The old man just continues staring out at the pool, his hands in his lap, the noise of the kids fuelling that dull ache at the back of his head. He and his wife sit there like statues, passing the time by passing the time, and nothing else.
After a few minutes, the old wife speaks softly. ‘You’re completely wrong, you know.’
‘Eh?’ The old man replies.
‘Is that what you’ve thought, all these years? That I don’t wish you were the first? I wish for nothing more. I wish you’d been all I ever had. You’re the love of my life, Trevor. Special is all you’ve ever been to me. Life just went the way it went. Always does. First or second or a hundred and fifty-seventh, nothing could take away that you’re the most and the best. Nothing at all.’

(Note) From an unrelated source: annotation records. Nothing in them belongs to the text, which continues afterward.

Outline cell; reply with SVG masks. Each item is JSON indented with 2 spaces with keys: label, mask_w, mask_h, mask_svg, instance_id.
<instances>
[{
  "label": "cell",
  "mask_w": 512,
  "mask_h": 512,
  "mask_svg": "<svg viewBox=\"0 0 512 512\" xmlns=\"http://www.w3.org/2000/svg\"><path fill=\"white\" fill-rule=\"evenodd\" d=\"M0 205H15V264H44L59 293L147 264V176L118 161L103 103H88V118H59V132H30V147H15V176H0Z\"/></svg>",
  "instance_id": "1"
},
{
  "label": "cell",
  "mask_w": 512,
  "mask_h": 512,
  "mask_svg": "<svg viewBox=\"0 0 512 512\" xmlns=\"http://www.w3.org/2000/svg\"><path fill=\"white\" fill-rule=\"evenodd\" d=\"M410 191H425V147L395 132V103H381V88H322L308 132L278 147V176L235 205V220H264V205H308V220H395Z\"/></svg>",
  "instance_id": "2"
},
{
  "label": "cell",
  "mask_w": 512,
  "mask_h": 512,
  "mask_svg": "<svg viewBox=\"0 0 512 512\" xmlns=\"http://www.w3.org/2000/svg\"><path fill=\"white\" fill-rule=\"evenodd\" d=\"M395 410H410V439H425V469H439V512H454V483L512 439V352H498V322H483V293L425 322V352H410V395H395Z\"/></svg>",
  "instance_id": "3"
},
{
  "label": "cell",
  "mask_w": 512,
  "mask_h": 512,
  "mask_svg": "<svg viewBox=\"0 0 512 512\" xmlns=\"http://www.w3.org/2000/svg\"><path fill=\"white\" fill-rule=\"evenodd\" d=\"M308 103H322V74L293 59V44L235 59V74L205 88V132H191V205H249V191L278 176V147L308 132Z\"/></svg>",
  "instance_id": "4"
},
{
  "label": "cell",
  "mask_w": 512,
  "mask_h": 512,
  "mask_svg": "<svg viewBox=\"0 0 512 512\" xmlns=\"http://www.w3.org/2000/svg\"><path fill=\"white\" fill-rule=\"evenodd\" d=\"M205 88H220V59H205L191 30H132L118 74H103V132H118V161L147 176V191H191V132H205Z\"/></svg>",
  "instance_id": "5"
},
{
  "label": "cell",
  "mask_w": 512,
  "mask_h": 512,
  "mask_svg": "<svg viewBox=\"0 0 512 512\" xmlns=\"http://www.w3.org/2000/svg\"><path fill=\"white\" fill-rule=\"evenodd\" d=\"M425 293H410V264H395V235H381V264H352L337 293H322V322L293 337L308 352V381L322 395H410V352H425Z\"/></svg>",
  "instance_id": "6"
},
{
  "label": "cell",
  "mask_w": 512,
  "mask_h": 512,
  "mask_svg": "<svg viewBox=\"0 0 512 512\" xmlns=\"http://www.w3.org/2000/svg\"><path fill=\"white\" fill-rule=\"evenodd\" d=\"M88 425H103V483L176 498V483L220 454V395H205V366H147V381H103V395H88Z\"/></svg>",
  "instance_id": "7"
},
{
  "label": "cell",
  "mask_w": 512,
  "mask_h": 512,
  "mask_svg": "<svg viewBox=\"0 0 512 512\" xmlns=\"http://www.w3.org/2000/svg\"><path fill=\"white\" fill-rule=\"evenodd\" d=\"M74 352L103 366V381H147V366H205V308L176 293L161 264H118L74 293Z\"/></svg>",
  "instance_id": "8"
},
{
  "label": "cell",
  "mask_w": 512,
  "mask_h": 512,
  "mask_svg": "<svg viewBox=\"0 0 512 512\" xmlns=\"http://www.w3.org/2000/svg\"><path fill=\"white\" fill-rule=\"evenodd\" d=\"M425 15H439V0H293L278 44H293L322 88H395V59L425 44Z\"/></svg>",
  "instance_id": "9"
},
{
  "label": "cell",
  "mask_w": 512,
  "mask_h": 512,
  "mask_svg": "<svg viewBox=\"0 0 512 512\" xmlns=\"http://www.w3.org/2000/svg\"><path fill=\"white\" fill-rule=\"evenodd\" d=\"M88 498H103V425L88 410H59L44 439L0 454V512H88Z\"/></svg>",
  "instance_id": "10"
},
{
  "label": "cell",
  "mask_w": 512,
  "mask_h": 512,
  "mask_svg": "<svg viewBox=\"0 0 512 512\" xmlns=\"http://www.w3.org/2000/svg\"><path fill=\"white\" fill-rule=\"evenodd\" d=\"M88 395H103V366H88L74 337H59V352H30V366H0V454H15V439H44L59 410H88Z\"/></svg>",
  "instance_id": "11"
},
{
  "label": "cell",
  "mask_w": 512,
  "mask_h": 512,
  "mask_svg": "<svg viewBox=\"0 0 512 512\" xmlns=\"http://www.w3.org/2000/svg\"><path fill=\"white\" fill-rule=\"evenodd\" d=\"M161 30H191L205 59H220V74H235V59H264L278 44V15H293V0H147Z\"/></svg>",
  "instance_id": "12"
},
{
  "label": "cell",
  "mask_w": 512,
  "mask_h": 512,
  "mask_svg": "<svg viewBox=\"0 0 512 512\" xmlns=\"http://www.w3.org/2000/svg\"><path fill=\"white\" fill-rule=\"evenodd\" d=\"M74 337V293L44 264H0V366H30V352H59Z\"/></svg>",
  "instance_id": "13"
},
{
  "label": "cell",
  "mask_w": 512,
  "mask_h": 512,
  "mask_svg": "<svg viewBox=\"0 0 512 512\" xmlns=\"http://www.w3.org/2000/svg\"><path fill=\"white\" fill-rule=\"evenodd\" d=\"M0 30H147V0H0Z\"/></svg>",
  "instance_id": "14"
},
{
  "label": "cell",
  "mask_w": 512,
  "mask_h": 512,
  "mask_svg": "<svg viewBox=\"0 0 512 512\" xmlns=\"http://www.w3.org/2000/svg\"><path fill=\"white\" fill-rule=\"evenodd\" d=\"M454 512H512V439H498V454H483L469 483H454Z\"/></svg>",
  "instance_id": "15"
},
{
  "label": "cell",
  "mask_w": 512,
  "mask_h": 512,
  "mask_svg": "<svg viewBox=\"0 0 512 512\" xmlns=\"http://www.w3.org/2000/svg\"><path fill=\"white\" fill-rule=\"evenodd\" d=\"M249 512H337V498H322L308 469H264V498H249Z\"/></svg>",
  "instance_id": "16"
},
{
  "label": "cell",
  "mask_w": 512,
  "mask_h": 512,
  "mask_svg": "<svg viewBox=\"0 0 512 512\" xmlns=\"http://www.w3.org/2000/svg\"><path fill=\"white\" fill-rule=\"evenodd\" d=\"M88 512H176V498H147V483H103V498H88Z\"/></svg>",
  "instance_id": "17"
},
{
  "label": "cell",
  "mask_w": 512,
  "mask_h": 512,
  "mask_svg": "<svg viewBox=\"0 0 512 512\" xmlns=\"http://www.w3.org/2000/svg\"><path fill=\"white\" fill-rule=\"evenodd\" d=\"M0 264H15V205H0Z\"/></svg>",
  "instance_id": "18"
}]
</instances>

The old man sighs. He says, ‘I know, love, that weren’t about us.’
He can’t even remember if he’s lying. Probably it was the case that he just wishes she was his first. That he hadn’t wasted so many opportunities to have a first shot. Something like that. He’s not sure what his point was. All he seems to feel these days is angry. But not when he looks at her.
The old couple join hands, and stare together at the pool and the kids and the palm trees and the blue and the whole world full of wasted firsts.